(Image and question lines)
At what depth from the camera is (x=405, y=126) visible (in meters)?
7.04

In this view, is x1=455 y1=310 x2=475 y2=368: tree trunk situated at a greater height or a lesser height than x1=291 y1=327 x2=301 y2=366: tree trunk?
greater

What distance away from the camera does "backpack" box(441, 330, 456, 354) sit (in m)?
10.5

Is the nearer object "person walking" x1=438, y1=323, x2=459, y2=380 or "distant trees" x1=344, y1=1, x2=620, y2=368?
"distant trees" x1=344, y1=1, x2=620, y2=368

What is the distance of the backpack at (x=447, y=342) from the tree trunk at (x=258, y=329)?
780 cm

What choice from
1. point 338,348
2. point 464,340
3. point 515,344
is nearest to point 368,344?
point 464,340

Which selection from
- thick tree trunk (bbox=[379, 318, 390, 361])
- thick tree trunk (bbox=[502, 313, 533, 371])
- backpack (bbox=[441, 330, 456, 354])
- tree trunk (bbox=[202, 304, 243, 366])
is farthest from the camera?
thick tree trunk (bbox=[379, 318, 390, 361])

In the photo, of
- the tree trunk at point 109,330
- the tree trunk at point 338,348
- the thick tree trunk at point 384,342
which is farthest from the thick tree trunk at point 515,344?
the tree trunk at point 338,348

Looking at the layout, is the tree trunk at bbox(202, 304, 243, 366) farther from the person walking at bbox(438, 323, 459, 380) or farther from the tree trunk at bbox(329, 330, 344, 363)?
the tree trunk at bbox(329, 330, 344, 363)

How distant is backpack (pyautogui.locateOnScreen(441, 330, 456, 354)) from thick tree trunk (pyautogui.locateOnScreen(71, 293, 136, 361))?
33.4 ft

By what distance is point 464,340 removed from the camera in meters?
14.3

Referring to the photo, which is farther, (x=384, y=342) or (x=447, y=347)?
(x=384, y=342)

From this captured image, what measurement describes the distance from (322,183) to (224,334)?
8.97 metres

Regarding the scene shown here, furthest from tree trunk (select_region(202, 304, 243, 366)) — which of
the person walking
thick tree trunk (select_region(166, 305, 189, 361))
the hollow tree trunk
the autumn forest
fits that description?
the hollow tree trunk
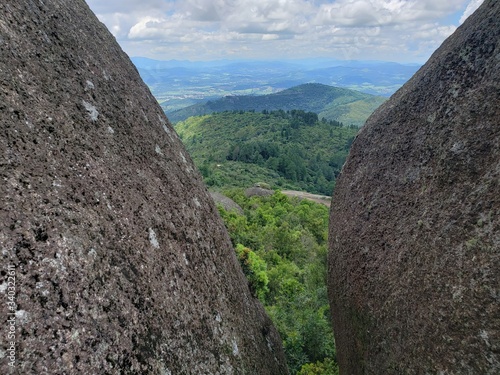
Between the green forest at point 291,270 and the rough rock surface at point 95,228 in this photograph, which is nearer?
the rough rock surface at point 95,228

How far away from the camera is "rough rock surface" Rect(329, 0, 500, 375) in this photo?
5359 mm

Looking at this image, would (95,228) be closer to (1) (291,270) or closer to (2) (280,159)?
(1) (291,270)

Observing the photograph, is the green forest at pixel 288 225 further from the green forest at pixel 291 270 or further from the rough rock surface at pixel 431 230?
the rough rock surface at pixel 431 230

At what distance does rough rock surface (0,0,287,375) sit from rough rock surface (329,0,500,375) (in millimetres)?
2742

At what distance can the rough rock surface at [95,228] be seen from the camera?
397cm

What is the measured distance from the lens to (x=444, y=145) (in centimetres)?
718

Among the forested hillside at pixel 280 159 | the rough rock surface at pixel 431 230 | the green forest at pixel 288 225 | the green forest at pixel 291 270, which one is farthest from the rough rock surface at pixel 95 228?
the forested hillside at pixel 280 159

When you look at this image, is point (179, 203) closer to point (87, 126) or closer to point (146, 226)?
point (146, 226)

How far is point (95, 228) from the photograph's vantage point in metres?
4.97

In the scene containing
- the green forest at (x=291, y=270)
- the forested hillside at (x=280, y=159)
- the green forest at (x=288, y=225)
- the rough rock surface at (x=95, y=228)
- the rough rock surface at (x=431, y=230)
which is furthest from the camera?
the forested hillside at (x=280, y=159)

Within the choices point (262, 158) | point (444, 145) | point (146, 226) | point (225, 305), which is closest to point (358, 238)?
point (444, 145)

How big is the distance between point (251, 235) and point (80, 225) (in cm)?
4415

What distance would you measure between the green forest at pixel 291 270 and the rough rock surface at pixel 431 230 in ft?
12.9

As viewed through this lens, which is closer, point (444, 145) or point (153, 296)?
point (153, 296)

Exercise instructions: Rewrite all of the lines above, swapping every "camera" for "viewer" and keeping everything else the same. Don't include the pictures.

Finished exercise:
At what depth from the viewer is (x=405, y=126) visible (in meters)?
7.04

In this view, is x1=455 y1=310 x2=475 y2=368: tree trunk situated at a greater height or a lesser height than x1=291 y1=327 x2=301 y2=366: tree trunk?
greater

What distance away from the viewer does "backpack" box(441, 330, 456, 354) sit (in m)?
10.5

Is the nearer object "person walking" x1=438, y1=323, x2=459, y2=380 or "distant trees" x1=344, y1=1, x2=620, y2=368?
"distant trees" x1=344, y1=1, x2=620, y2=368

What is the distance of the backpack at (x=447, y=342) from the tree trunk at (x=258, y=329)?
780 cm

What choice from
1. point 338,348
2. point 464,340
3. point 515,344
is nearest to point 368,344?
point 464,340

Which selection from
- thick tree trunk (bbox=[379, 318, 390, 361])
- thick tree trunk (bbox=[502, 313, 533, 371])
- backpack (bbox=[441, 330, 456, 354])
- tree trunk (bbox=[202, 304, 243, 366])
is farthest from the viewer?
thick tree trunk (bbox=[379, 318, 390, 361])

In the photo, of
- the tree trunk at point 109,330
- the tree trunk at point 338,348
- the thick tree trunk at point 384,342
which is farthest from the thick tree trunk at point 515,344?
the tree trunk at point 338,348

Looking at the layout, is the tree trunk at bbox(202, 304, 243, 366) farther from the person walking at bbox(438, 323, 459, 380) or farther from the tree trunk at bbox(329, 330, 344, 363)?
the tree trunk at bbox(329, 330, 344, 363)

How distant is backpack (pyautogui.locateOnScreen(441, 330, 456, 354)) from thick tree trunk (pyautogui.locateOnScreen(71, 293, 136, 361))?
33.4 ft

By what distance is point 464,340 removed from the viewer in meters?
14.3

Referring to the photo, which is farther, (x=384, y=342) or (x=447, y=347)?
(x=384, y=342)

From this captured image, what measurement describes the distance from (322,183) to (224,334)?
8.97 metres

Regarding the scene shown here, furthest from tree trunk (select_region(202, 304, 243, 366)) — which of
the person walking
thick tree trunk (select_region(166, 305, 189, 361))
the hollow tree trunk
the autumn forest
fits that description?
the hollow tree trunk
Between the green forest at point 291,270 and the rough rock surface at point 95,228 in this photograph, which is nearer?
the rough rock surface at point 95,228

How far away from the viewer is "rough rock surface" Rect(329, 0, 500, 375) in this photo?
5359 mm

Looking at this image, would (95,228) be closer to (1) (291,270) or closer to (2) (280,159)?
(1) (291,270)

Observing the photograph, is the green forest at pixel 288 225 further from the green forest at pixel 291 270 or further from the rough rock surface at pixel 431 230?
the rough rock surface at pixel 431 230

At what distance does rough rock surface (0,0,287,375) sit from rough rock surface (329,0,500,375) (in millimetres)?
2742

At what distance can the rough rock surface at [95,228] be seen from the viewer?
397cm

What is the measured distance from the lens to (x=444, y=145) (in centimetres)?
718

Among the forested hillside at pixel 280 159 | the rough rock surface at pixel 431 230 | the green forest at pixel 288 225 | the green forest at pixel 291 270, which one is farthest from the rough rock surface at pixel 95 228?
the forested hillside at pixel 280 159

When you look at this image, is point (179, 203) closer to point (87, 126) or closer to point (146, 226)?
point (146, 226)

How far is point (95, 228) from the photograph's vantage point in metres?
4.97

In the scene containing
- the green forest at (x=291, y=270)
- the forested hillside at (x=280, y=159)
- the green forest at (x=288, y=225)
- the rough rock surface at (x=95, y=228)
- the rough rock surface at (x=431, y=230)
which is furthest from the viewer?
the forested hillside at (x=280, y=159)

Within the choices point (262, 158) | point (444, 145) | point (146, 226) | point (225, 305), which is closest to point (358, 238)?
point (444, 145)

How big is the distance between point (251, 235) and point (80, 225) (in cm)?
4415

What distance would you measure between the green forest at pixel 291 270 and the rough rock surface at pixel 431 230 in ft?
12.9

As viewed through this lens, which is closer, point (444, 145) or point (153, 296)?
point (153, 296)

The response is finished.